## SELECTED EXCERPT
——————————

Photo by Billy Huynh on Unsplash
2 min Read
November 1, 2021

Big Duck’s big changes

There have been profound changes in the communications field, the nonprofit sector, and in the world-at-large since I founded Big Duck back in 1994. From the start, we’ve tried to grow, evolve, and learn so we can do the best possible job helping the nonprofit organizations we work with and believe in.

Now, we’re on the brink of a huge change ourselves.

As of today, Big Duck is taking the final steps to become a worker-owned cooperative. Cooperatives create good jobs, build local and personal wealth, and create meaningful change to fight economic inequality. They are values-driven businesses that put “worker and community benefit at the core of their purpose.

As a business that works with nonprofits to help advance their missions, this transition feels like the clear, logical next step. By becoming a co-op, Big Duck is evolving our own management, governance, and ownership structure to align with our hearts and beliefs.

In many ways, this will be a seamless transition. Big Duck will continue to provide branding, campaigns, planning, and other services–not to mention outstanding insights and conversation on important topics impacting nonprofit communications and fundraising.

——————————

Stored records:
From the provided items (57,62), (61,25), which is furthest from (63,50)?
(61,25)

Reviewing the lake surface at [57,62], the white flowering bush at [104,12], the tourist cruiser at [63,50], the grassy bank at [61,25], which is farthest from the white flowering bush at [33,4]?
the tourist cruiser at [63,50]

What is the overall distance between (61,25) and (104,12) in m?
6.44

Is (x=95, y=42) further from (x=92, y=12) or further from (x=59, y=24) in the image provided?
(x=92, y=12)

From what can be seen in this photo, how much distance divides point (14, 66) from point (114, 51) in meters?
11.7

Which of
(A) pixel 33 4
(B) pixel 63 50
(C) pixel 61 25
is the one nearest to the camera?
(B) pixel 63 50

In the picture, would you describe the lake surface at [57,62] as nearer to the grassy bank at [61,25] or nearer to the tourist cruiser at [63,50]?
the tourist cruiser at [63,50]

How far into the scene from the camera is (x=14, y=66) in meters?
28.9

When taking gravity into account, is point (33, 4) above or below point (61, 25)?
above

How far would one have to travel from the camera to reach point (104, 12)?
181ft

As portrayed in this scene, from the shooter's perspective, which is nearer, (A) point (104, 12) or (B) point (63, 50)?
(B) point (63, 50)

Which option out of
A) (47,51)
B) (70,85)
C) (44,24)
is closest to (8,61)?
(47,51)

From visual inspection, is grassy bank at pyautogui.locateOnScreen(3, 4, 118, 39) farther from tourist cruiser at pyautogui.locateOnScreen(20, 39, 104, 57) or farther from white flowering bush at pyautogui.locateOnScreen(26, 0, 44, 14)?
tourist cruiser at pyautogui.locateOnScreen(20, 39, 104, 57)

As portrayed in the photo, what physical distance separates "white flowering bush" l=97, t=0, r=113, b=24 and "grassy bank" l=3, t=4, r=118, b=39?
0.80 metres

——————————

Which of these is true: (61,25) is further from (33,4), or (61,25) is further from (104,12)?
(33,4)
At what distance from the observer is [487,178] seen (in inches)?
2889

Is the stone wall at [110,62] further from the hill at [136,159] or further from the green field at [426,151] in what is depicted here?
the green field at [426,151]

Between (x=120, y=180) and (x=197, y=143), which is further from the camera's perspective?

——————————

## TASKS TO COMPLETE
**A)** Reproduce the passage of the Big Duck announcement from "In many ways, this" to "communications and fundraising.".
**B)** Transcribe the stored entries from the line with "Is the stone" to the line with "Between (x=120, y=180)", including both of those lines.

## SOLVED PROBLEMS
**A)**
In many ways, this will be a seamless transition. Big Duck will continue to provide branding, campaigns, planning, and other services–not to mention outstanding insights and conversation on important topics impacting nonprofit communications and fundraising.

**B)**
Is the stone wall at [110,62] further from the hill at [136,159] or further from the green field at [426,151] in what is depicted here?
the green field at [426,151]

Between (x=120, y=180) and (x=197, y=143), which is further from the camera's perspective?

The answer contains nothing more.